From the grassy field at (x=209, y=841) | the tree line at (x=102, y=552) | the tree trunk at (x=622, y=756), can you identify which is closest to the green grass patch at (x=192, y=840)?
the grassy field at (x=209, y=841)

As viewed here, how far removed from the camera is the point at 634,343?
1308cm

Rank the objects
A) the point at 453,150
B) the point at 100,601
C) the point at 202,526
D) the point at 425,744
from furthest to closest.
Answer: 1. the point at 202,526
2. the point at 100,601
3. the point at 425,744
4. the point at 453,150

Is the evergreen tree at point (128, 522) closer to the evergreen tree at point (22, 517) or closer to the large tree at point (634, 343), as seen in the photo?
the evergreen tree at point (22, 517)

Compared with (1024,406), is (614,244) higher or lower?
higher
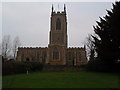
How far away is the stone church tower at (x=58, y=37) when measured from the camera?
2736 inches

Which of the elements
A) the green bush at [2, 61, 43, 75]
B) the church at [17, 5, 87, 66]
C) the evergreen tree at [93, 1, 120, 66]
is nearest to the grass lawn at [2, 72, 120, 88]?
the evergreen tree at [93, 1, 120, 66]

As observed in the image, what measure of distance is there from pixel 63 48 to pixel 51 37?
7112mm

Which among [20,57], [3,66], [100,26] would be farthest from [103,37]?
[20,57]

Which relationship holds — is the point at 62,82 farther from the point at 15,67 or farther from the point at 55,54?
the point at 55,54

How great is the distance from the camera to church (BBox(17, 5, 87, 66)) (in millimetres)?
69688

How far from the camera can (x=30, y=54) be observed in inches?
3145

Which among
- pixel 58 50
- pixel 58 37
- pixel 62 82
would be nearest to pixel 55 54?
pixel 58 50

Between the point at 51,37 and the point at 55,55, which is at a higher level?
the point at 51,37

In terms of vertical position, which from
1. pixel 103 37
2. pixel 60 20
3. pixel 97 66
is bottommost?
pixel 97 66

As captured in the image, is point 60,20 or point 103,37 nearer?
point 103,37

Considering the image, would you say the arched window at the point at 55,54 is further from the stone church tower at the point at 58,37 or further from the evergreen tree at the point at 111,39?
the evergreen tree at the point at 111,39

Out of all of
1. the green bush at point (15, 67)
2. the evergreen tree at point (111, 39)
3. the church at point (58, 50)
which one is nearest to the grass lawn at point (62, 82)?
the evergreen tree at point (111, 39)

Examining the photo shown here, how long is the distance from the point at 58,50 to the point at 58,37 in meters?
6.33

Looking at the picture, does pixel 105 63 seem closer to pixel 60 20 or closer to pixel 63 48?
pixel 63 48
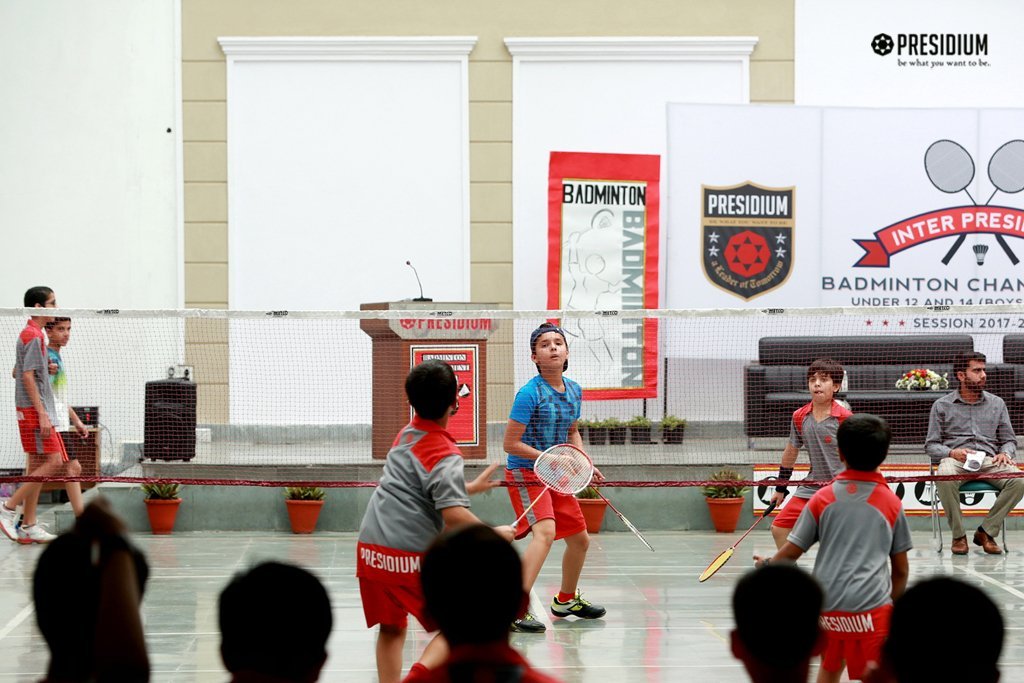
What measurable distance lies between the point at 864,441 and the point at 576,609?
144 inches

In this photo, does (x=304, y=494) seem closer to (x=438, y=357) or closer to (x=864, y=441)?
(x=438, y=357)

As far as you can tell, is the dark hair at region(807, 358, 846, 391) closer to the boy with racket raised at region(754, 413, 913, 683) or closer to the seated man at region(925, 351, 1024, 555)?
the seated man at region(925, 351, 1024, 555)

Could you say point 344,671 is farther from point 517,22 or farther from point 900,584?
point 517,22

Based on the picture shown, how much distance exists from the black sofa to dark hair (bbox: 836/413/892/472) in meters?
8.60

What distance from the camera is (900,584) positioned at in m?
5.20

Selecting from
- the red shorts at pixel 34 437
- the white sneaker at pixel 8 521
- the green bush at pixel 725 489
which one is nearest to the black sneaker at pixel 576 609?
the green bush at pixel 725 489

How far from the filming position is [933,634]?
8.93 feet

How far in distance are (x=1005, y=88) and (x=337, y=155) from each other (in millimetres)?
8578

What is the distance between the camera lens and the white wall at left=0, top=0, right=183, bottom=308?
15008 mm

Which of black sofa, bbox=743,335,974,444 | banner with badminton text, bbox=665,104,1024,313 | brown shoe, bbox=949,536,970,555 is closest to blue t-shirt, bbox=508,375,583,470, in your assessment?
brown shoe, bbox=949,536,970,555

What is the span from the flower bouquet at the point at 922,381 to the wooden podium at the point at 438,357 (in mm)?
4698

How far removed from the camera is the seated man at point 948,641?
2.69 meters

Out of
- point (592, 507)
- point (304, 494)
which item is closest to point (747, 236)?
point (592, 507)

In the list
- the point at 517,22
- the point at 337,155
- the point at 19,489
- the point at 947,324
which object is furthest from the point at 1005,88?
the point at 19,489
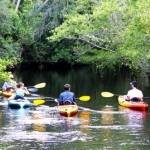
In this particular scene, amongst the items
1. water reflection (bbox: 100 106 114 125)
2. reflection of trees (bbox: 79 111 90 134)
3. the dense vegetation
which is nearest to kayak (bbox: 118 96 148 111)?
water reflection (bbox: 100 106 114 125)

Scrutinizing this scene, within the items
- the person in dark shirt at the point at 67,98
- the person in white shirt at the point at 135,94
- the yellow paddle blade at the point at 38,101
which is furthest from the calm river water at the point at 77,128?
the person in white shirt at the point at 135,94

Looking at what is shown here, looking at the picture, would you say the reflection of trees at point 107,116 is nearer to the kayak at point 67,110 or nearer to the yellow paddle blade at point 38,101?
the kayak at point 67,110

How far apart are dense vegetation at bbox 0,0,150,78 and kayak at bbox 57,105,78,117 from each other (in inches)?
127

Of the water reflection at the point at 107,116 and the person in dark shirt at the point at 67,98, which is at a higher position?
the person in dark shirt at the point at 67,98

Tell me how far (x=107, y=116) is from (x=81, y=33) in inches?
511

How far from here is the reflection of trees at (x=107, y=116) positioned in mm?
18900

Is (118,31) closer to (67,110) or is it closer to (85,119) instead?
(67,110)

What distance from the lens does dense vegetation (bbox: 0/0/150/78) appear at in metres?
27.0

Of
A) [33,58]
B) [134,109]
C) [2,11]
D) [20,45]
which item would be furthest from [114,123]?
[33,58]

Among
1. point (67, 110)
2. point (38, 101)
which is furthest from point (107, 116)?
point (38, 101)

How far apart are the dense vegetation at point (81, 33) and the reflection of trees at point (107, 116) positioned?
394cm

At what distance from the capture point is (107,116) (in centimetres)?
2038

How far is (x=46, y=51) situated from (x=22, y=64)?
4.25m

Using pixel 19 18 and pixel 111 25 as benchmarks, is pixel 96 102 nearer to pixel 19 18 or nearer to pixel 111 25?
pixel 111 25
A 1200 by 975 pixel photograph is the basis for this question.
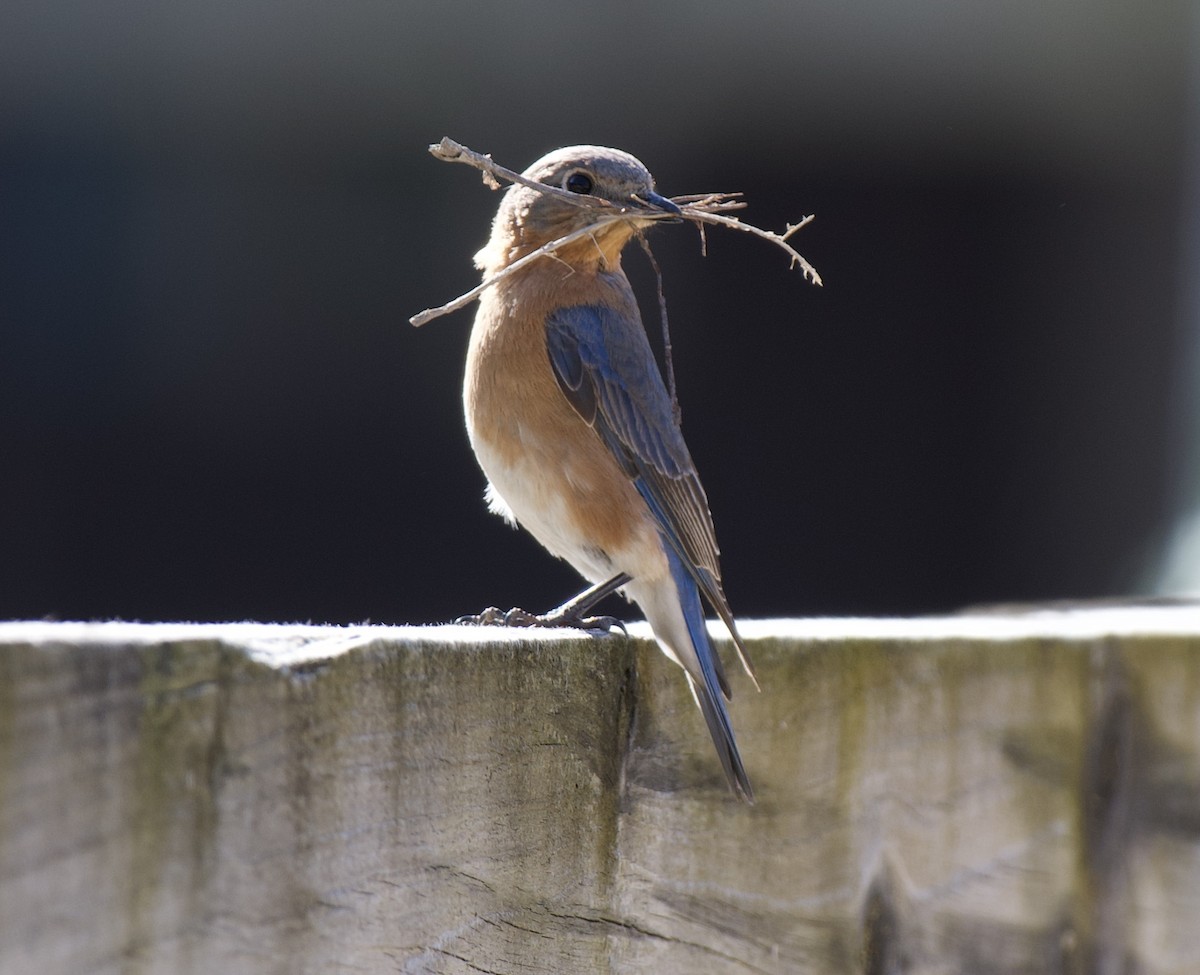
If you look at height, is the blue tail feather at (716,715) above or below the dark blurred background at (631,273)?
below

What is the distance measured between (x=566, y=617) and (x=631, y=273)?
384 cm

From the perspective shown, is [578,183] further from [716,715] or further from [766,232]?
[716,715]

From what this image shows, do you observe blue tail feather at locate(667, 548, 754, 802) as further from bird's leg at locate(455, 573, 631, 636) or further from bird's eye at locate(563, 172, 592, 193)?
bird's eye at locate(563, 172, 592, 193)

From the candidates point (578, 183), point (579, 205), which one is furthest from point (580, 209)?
point (579, 205)

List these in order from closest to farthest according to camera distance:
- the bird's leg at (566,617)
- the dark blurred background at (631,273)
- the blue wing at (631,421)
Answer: the bird's leg at (566,617) → the blue wing at (631,421) → the dark blurred background at (631,273)

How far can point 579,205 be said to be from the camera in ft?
10.1

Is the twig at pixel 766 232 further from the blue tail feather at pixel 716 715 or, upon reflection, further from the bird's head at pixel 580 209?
the blue tail feather at pixel 716 715

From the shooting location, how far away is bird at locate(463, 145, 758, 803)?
3346 millimetres

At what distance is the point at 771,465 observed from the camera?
24.4 feet

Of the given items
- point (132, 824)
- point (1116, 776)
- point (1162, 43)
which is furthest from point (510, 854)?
point (1162, 43)

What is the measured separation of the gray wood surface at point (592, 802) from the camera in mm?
1423

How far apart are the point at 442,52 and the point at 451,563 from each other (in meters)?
2.36

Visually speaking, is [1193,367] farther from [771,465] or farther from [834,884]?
[834,884]

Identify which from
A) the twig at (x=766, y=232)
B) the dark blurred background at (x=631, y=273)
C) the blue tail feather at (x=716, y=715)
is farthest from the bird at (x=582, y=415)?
the dark blurred background at (x=631, y=273)
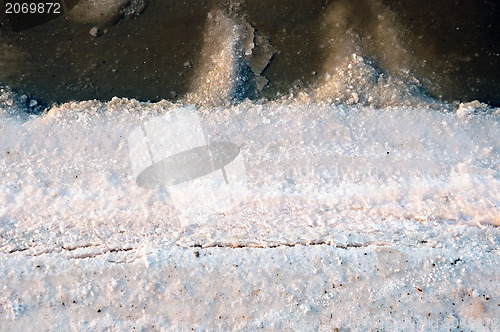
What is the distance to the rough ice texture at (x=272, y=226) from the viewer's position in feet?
5.45

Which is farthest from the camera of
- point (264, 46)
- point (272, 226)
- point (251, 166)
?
point (264, 46)

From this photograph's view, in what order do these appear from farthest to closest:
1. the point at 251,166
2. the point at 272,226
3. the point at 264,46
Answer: the point at 264,46, the point at 251,166, the point at 272,226

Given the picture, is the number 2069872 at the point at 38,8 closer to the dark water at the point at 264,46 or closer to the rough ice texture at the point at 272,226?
the dark water at the point at 264,46

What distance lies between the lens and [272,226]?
182 centimetres

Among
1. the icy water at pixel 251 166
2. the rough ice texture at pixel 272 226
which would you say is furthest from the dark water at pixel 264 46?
the rough ice texture at pixel 272 226

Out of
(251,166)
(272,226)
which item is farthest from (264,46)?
(272,226)

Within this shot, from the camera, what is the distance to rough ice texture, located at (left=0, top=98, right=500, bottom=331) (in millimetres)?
1662

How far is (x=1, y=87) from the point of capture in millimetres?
2092

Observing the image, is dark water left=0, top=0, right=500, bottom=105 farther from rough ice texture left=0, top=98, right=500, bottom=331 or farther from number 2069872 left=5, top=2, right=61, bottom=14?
rough ice texture left=0, top=98, right=500, bottom=331

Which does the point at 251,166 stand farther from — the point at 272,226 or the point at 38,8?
the point at 38,8

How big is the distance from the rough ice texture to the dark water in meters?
0.15

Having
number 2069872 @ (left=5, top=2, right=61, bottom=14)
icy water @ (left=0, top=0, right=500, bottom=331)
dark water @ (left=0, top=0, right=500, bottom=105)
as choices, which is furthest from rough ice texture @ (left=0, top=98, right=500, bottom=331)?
number 2069872 @ (left=5, top=2, right=61, bottom=14)

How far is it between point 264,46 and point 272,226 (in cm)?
89

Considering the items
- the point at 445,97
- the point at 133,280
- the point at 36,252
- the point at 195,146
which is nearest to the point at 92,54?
the point at 195,146
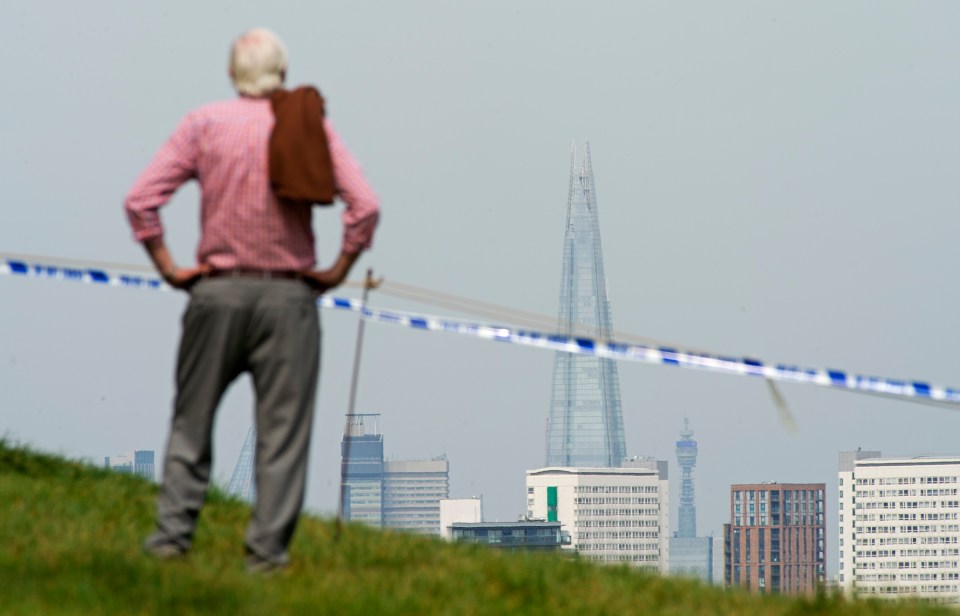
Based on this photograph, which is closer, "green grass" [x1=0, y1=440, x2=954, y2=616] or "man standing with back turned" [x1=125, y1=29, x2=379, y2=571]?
"green grass" [x1=0, y1=440, x2=954, y2=616]

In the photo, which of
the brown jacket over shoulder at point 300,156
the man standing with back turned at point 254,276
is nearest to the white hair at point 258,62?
the man standing with back turned at point 254,276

◆ **What is asked**:
Quote everything from the line containing "How far is (x=1, y=87)" down to the end of the rows, both ends included, and omit the pictures from your answer.

◆ **Correct output**:
How far is (x=1, y=87) from the point of capture in millimetres?
2092

Observing the image, is dark water left=0, top=0, right=500, bottom=105 farther from rough ice texture left=0, top=98, right=500, bottom=331 or farther from number 2069872 left=5, top=2, right=61, bottom=14?
rough ice texture left=0, top=98, right=500, bottom=331

Which does the point at 251,166 stand farther from — the point at 272,226 or the point at 38,8?
the point at 38,8

How big is the distance from the rough ice texture to the dark water in meters?
0.15

Having
number 2069872 @ (left=5, top=2, right=61, bottom=14)
icy water @ (left=0, top=0, right=500, bottom=331)
dark water @ (left=0, top=0, right=500, bottom=105)
as choices, which is furthest from rough ice texture @ (left=0, top=98, right=500, bottom=331)?
number 2069872 @ (left=5, top=2, right=61, bottom=14)

How far is it between point 264,46 and point 272,226 (in cm)?
89

Considering the items
- the point at 445,97
- the point at 133,280
- the point at 36,252
- the point at 195,146
which is nearest to the point at 92,54?
the point at 195,146
Based on this photograph, which is closer, "green grass" [x1=0, y1=440, x2=954, y2=616] or "man standing with back turned" [x1=125, y1=29, x2=379, y2=571]?
"green grass" [x1=0, y1=440, x2=954, y2=616]

In the photo, which of
the brown jacket over shoulder at point 300,156
the man standing with back turned at point 254,276
is nearest to the white hair at point 258,62?
the man standing with back turned at point 254,276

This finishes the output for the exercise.